My question comes from only part (a). I was already able to show that $G$ is a group which operates in a totally discontinuous manner. So my only question is how to show that $h : S^3 \to S^3$ is an isometry.

Intuitively, I can see that it is an isometry because the moduli of both $(z_1,z_2)$ and $h(z_1,z_2)$ are the same.

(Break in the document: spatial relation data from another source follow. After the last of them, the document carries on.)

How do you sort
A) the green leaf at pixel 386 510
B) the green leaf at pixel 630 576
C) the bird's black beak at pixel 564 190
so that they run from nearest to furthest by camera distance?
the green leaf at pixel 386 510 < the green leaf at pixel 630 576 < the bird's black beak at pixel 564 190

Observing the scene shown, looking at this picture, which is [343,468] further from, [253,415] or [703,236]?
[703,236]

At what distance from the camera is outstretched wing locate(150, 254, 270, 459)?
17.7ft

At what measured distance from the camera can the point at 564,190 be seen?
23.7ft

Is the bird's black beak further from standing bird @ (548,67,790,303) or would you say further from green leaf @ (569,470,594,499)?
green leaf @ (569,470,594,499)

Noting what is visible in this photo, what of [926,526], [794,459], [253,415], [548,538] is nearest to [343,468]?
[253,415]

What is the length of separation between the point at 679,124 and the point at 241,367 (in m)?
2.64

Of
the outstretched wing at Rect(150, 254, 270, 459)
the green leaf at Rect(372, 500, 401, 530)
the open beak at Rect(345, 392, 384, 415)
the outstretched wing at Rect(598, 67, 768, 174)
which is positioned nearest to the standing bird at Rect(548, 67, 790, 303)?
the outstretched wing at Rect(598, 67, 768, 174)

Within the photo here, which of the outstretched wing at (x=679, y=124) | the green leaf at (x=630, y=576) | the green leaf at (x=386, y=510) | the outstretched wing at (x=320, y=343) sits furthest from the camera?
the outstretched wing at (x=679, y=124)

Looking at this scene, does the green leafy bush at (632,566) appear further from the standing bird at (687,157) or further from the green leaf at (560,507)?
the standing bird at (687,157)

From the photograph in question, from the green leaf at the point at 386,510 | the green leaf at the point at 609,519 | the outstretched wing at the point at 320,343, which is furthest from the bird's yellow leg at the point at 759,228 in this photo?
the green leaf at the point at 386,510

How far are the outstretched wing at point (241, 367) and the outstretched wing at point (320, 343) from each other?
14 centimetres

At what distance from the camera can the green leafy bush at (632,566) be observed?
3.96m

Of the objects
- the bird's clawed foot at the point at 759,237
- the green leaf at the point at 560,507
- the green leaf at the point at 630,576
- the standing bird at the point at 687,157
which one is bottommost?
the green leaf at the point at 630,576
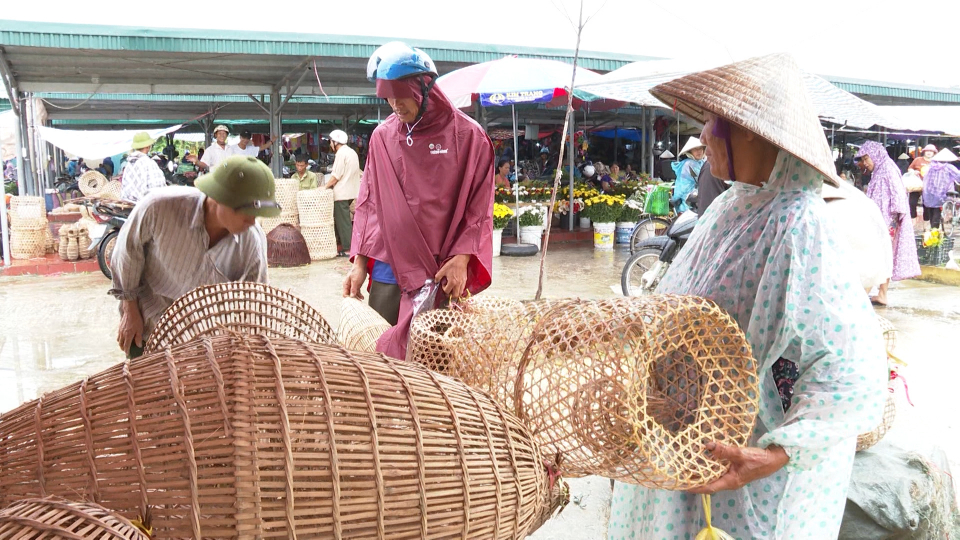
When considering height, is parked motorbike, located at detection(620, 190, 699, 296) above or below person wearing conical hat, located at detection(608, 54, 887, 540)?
below

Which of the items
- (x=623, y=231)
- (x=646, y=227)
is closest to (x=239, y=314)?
(x=646, y=227)

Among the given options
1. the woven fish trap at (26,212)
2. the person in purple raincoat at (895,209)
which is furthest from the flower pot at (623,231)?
the woven fish trap at (26,212)

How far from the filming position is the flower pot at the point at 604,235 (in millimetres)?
10719

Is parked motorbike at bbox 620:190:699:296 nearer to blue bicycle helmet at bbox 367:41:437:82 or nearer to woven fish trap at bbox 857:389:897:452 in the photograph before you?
woven fish trap at bbox 857:389:897:452

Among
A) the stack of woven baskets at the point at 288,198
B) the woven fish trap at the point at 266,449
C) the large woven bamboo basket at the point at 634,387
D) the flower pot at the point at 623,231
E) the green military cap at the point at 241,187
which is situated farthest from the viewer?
the flower pot at the point at 623,231

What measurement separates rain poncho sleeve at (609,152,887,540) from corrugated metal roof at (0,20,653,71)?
7707mm

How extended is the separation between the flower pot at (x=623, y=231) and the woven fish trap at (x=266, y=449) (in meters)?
10.2

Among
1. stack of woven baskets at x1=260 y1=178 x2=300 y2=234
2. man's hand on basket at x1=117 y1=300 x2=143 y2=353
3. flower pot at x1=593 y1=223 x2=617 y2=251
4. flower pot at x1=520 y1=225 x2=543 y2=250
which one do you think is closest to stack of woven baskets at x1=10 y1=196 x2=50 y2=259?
stack of woven baskets at x1=260 y1=178 x2=300 y2=234

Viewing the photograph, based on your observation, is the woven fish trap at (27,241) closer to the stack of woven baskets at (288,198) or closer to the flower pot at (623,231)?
the stack of woven baskets at (288,198)

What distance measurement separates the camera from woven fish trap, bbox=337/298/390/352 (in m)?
3.06

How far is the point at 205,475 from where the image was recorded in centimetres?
103

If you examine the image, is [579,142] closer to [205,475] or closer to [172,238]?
[172,238]

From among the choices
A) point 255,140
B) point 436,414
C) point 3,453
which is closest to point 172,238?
point 3,453

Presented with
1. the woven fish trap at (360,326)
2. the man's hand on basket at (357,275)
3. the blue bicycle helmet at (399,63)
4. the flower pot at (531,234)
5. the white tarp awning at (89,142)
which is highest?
the white tarp awning at (89,142)
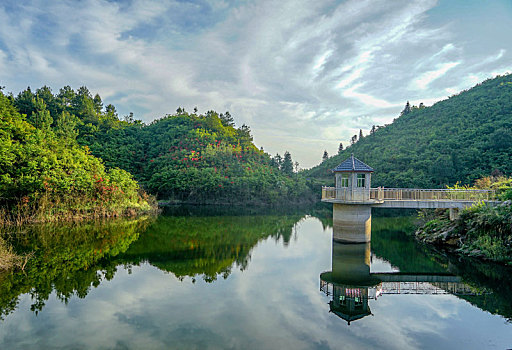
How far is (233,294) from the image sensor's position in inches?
384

But I have trouble trying to show this explicitly, with the definition of isometry given by p. 35 of do Carmo:

Let $M$ and $N$ be Riemannian manifolds. A diffeomorphism $f : M \to N$ is called an isometry if $$ \langle u,v\rangle_p = \langle df_p(u),df_p(v)\rangle_{f(p)} $$ for all $p \in M$ and $u,v\in T_pM$.

Answer 1

If $k \in \{0,\ldots,q-1\}$ and if $u,v \in T_pS^3 \subset \mathbb C^2$ are given by $$ u=(u_1,u_2)=(u^1_1+iu^2_1,u^1_2+iu^2_2) \quad \text{and} \quad v=(v_1,v_2)=(v^1_1+iv^2_1,v^1_2+iv^2_2) $$ and we define $\alpha=\frac{2\pi k}q$ and $\beta=\frac{2\pi k r}q$, then \begin{align} (e^{ik\alpha}u_1, e^{ik\beta}u_2) &= ((\cos(k\alpha)+i\sin(k\alpha))(u_1^1+iu_1^2),(\cos(k\beta)+i\sin(k\beta))(u_2^1+iu_2^2)) \\ &= (u_1^1 \cos (k\alpha)-u_1^2 \sin(k\alpha))+i(u_1^2 \cos (k\alpha)+u_1^1 \sin(k\alpha)), \\ &\qquad \qquad (u_2^1 \cos (k\beta)-u_2^2 \sin(k\beta))+i(u_2^2 \cos (k\beta)+u_2^1 \sin(k\beta))) \\ &= (u_1^1 \cos (k\alpha)-u_1^2 \sin(k\alpha),u_1^2 \cos (k\alpha)+u_1^1 \sin(k\alpha),\\ &\qquad \qquad u_2^1 \cos (k\beta)-u_2^2 \sin(k\beta),u_2^2 \cos (k\beta)+u_2^1 \sin(k\beta)), \end{align} where the last equality was due to associating $\mathbb R^4$ with $\mathbb C^2$.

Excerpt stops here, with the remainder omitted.